BEGIN Text section
Jennifer Davis, the de facto chief of staff to Amb. Linda Thomas-Greenfield, is a career Foreign Service officer who has worked at the State Department for 18 years, with previous postings in Colombia, Mexico and Turkey.”

The report says that the revocation came after a three-year investigation by the Bureau of Diplomatic Security. Davis served a three year tour as Consul General in Istanbul, Turkey from August 2016 to August 2019.

“In that role, she had a conversation with a reporter, Amberin Zaman of the Middle Eastern-focused news outlet Al-Monitor, about the problem of local staff being hassled and detained by Turkish authorities, according to the person close to her.

Zaman reported at the time that the Turkish pressure campaign was likely to expedite U.S. government plans to use visa sanctions to block certain Turkish officials from visiting the U.S. and said that a list of such officials had been drafted, citing “sources close to the Donald Trump administration.” Not only did she speak to Zaman with the knowledge and at the direction of her superior, according to the person close to Davis, the information she shared was “not at all sensitive” and was declassified soon after their discussion.”

The report further states that Davis spoke to Zaman “with the knowledge and at the direction of her superior” citing a person close to Davis. And that the information Davis shared “was not at all sensitive”  and it was reportedly declassified soon after the discussion occurred.
Security clearance revocations do not make news very often. The investigating office is often mum about the revocation and the subject of the security clearance investigation/revocation is often not able to talk about it. Unless they write about it. Or unless officials leaked it to the press, of course.
At least three people spoke to Politico: the “two people familiar with the matter” and “a person close to Davis who said that “Davis will “strongly contests the determination” and is “going to aggressively appeal this decision as quickly as possible.”
Nearly 1.4 million people hold “top secret” clearance. So why is the Davis case news?  We do not know, as yet, who stands to gain by the public revelation of this revocation. But see, this is making us well, perplexed and very curious.
Let’s try and see a public timeline of what happened prior to the reported revocation.
October 2017: In the fall of 2017, Turkey arrested a local national working at the US Consulate General Istanbul.
The U.S. Ambassador to Turkey during the first two arrests of US Mission employees (one in Adana, one in Istanbul) was John Bass who served from October 2014 to October 2017. Prior to the conclusion of his tenure in Turkey, the US Mission suspended visa services, a specific action taken by the U.S. Government over the Turkish Government’s treatment of U.S. Mission employees in Turkey. Ambassador Bass issued a statement about the arrests of two veteran employees of the U.S. Government in Turkey.
END Text section
■ **Brief 1**
How would you put this sentence from the article on Jennifer Davis's clearance revocation into Spanish: "Security clearance revocations do not make news very often."?
■ **Brief 2**
Write the next part of the article on Jennifer Davis's clearance revocation, picking up after its last sentence.
The listing comes from a separate source.
BEGIN Raw data
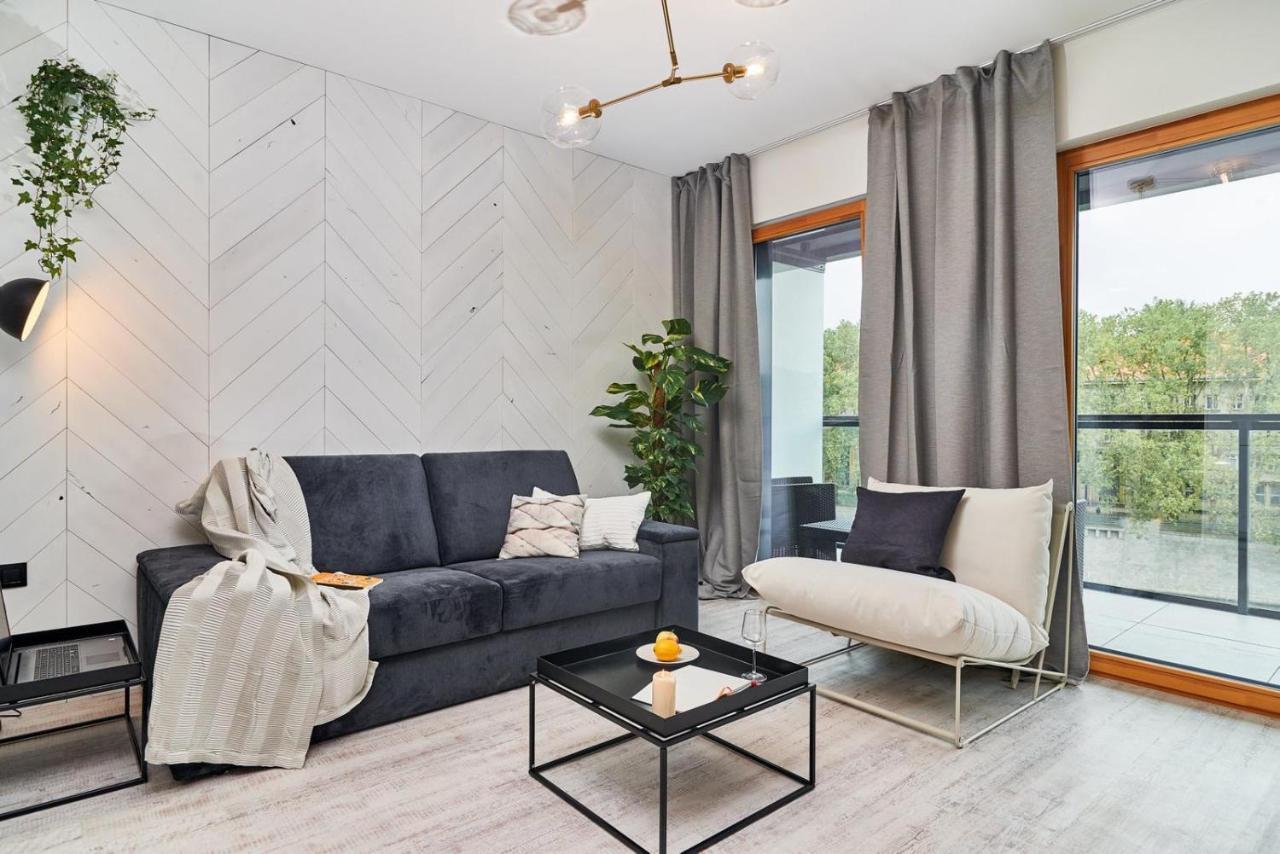 Apartamenty-Wroc Bulwary Ksiazece Wroclaw Dış mekan fotoğraf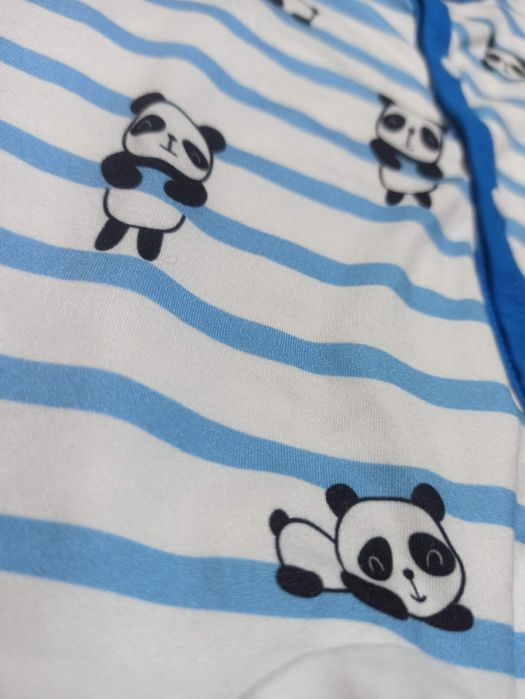 Pajacyk w paski pandy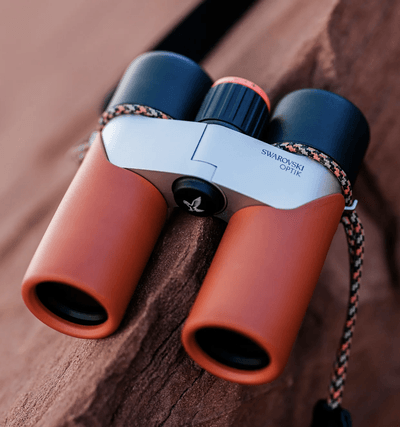 SWAROVSKI | CL COMPANION III BINOCULARS | 8X30 DESERT ORANGE | MODEL 58400 | AUTHORIZED DEALER - Image 7 of 8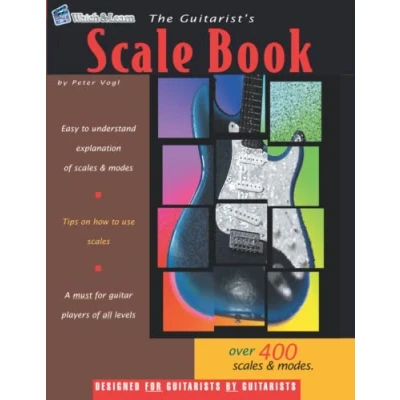 Abbildung von The Guitarist&#039;s Scale Book: Over 400 Guitar Scales &amp; Modes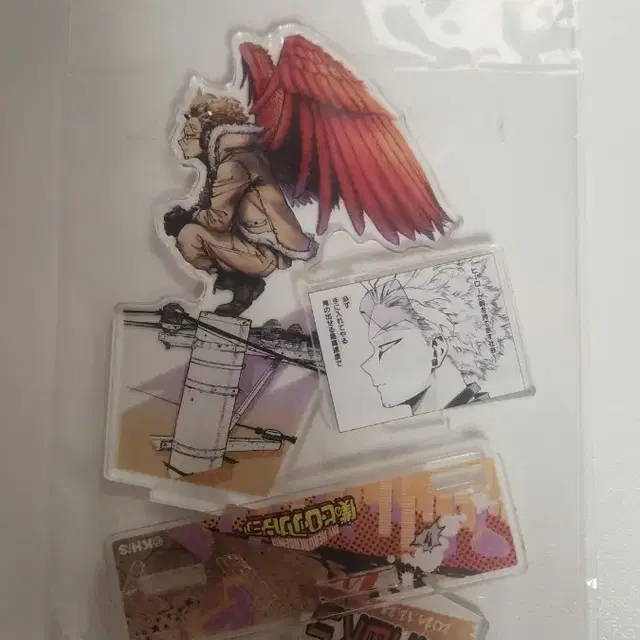 나의 히어로 아카데미아 호크스 아크릴 스탠드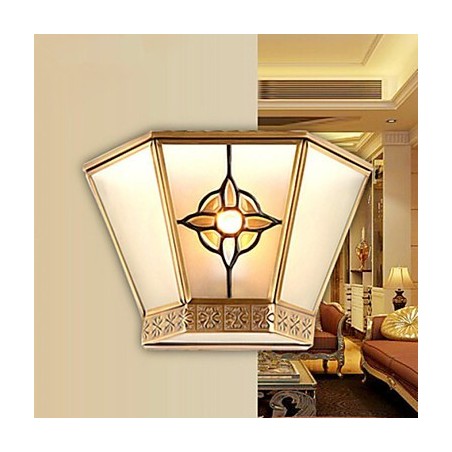 Apliques de pared estilo mini tradicional clásico metal Apliques de pared estilo mini tradicional clásico metal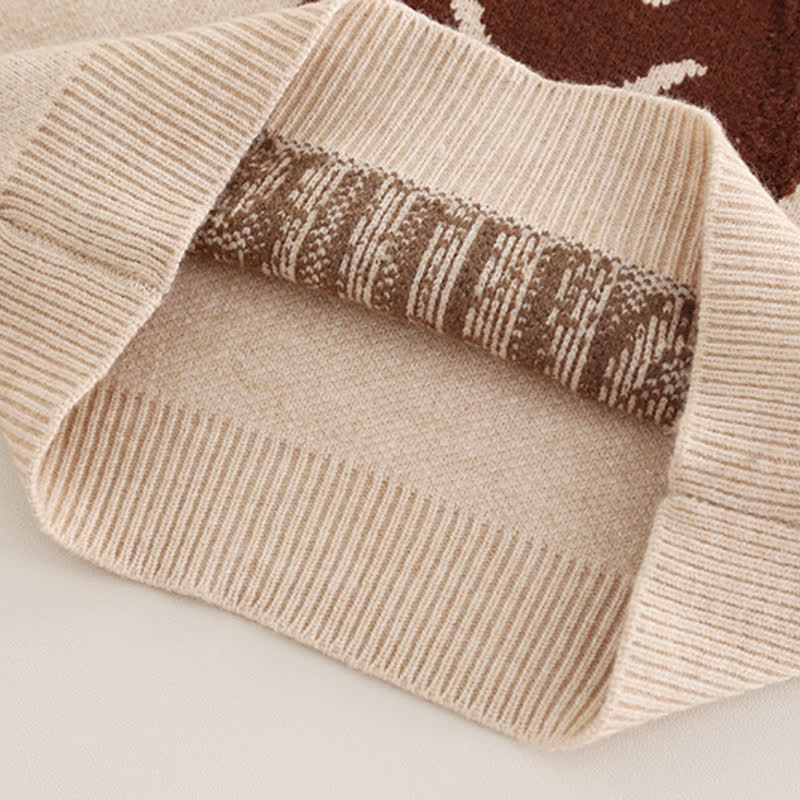 SMILE Kleinkind Baby Jungen Stricken und Jogginghose, 3-teiliges Set mit Smiley Gesicht - image 8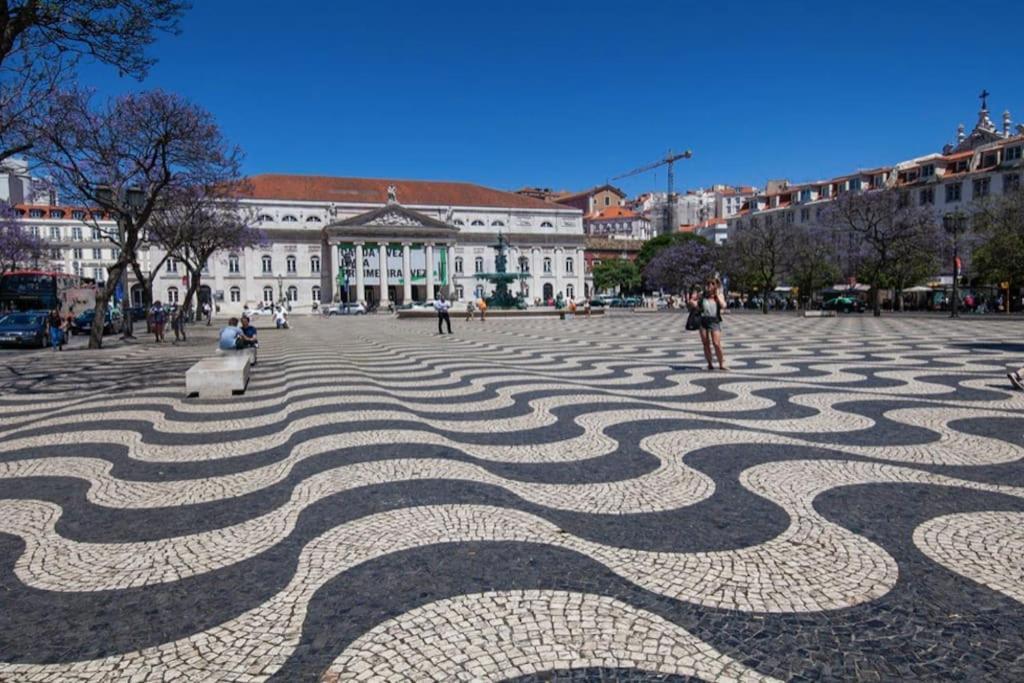 城市历史中心壮丽露台公寓 Lisboa 外观 照片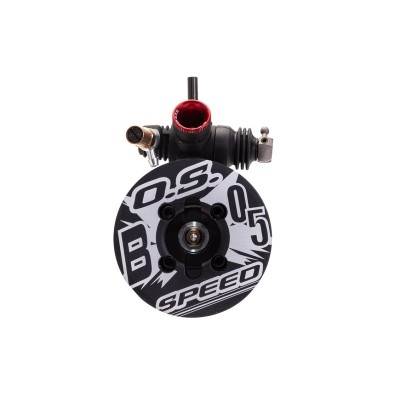 SPEED B2105 (vysoká hlava) Combo s výfukem T-2100SC (EFRA 2155)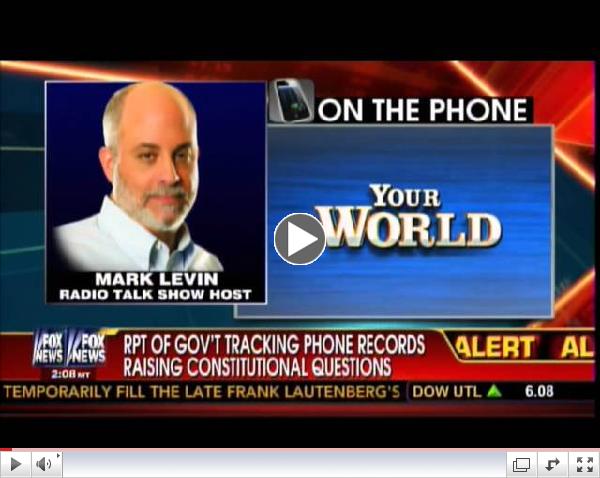 Mark Levin: 'We have the elements of a Police State here'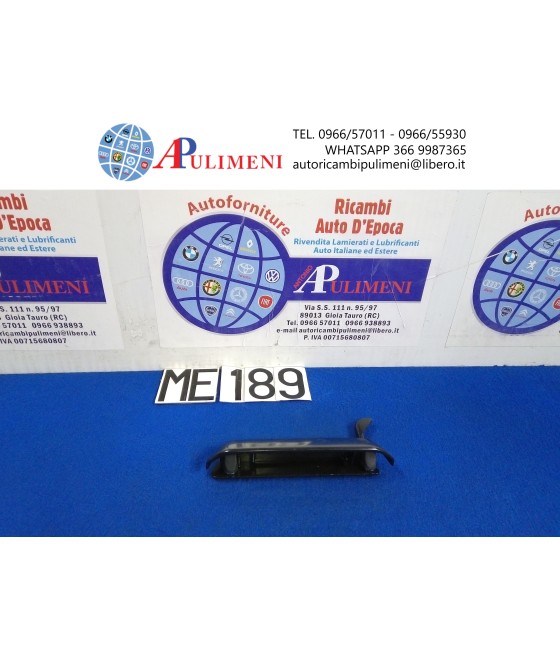 MANIGLIA ESTERNA PORTA ANT POST SX S/CHIAVE ZAMA DA VERNICIARE ALFA ROMEO 155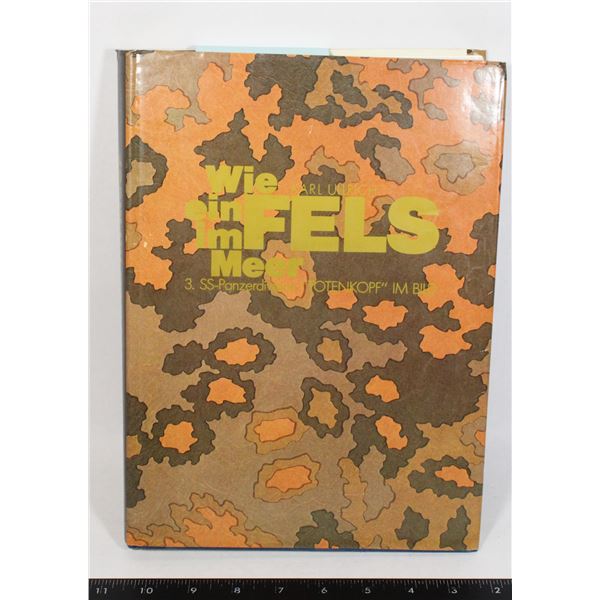 #998 3. SS-PANZERDIVISION WW2 GERMAN REFERENCE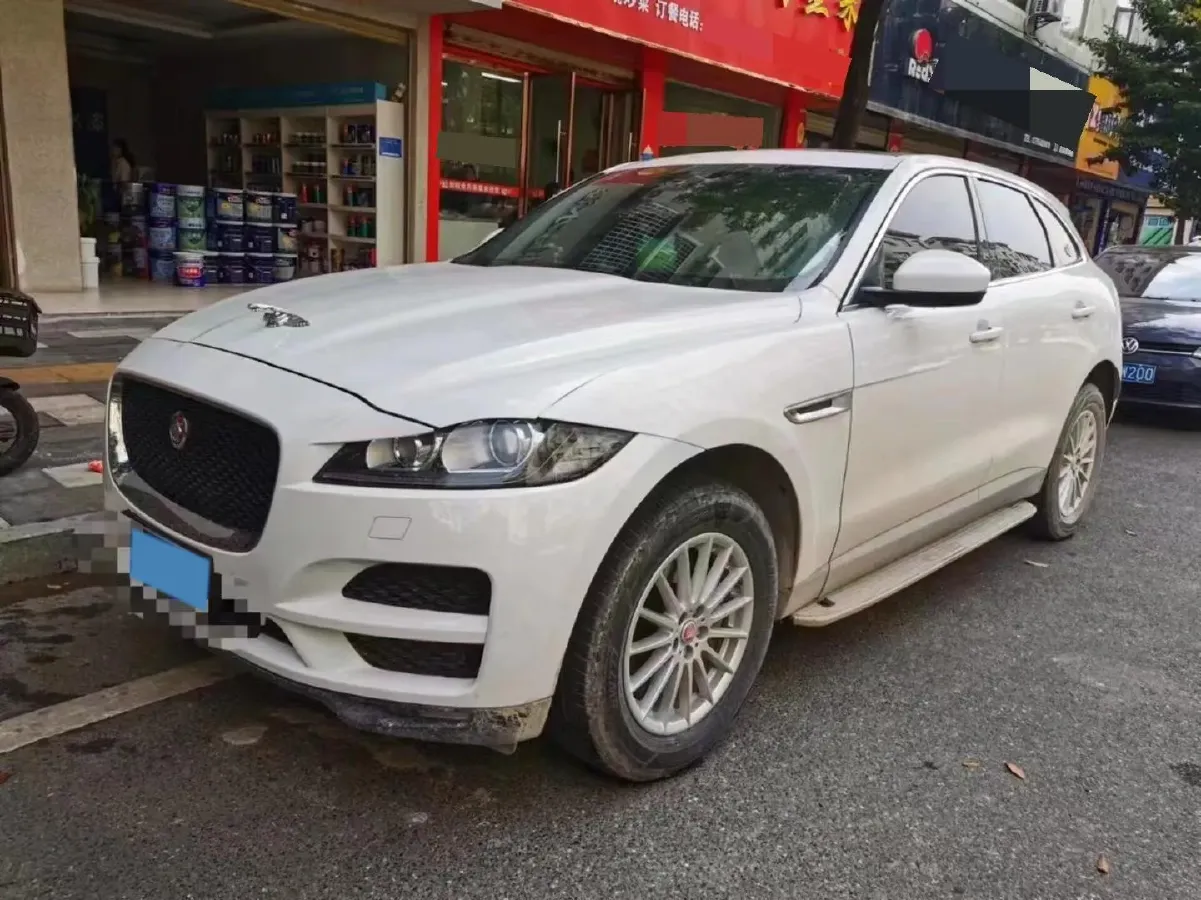 2018 Jaguar F-PACE 2.0T 250HP L4 8AT,autocango,china used car exporter,china ev exporter,chinese used car exporter,chinese used ev exporter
END Raw data
■ **Response 1**
Las revocaciones de autorizaciones de seguridad no son noticia muy a menudo.

■ **Response 2**
October 2017 – Chief of Mission to Chargé d’Affaires in Turkey
Philip Kosnett assumed the duties of Chargé d’Affaires in October 2017 upon the conclusion of Ambassador John Bass’ assignment in Turkey. He began his assignment as Deputy Chief of Mission at the U.S. Embassy in Ankara, Turkey in July 2016.  In July 2018, he was nominated by Trump to be U.S. Ambassador to Kosovo.  He was confirmed by the U.S. Senate in September 2018, and presented his credentials in Pristina in December 2018. That’s still his current assignment. Kosnett’s tenure as Chargé d’Affaires at US Mission Turkey was from October 2017 to on/around July 2018.
November 2017: Michael Evanoff was confirmed as Assistant Secretary of State for Diplomatic Security under the Trump Administration. He served in that capacity until his resignation in July 2020.
December 2017: U.S., Turkey mutually lift visa restrictions, ending months-long row
January 2018: A second local employe of U.S. Consulate General Istanbul was arrested.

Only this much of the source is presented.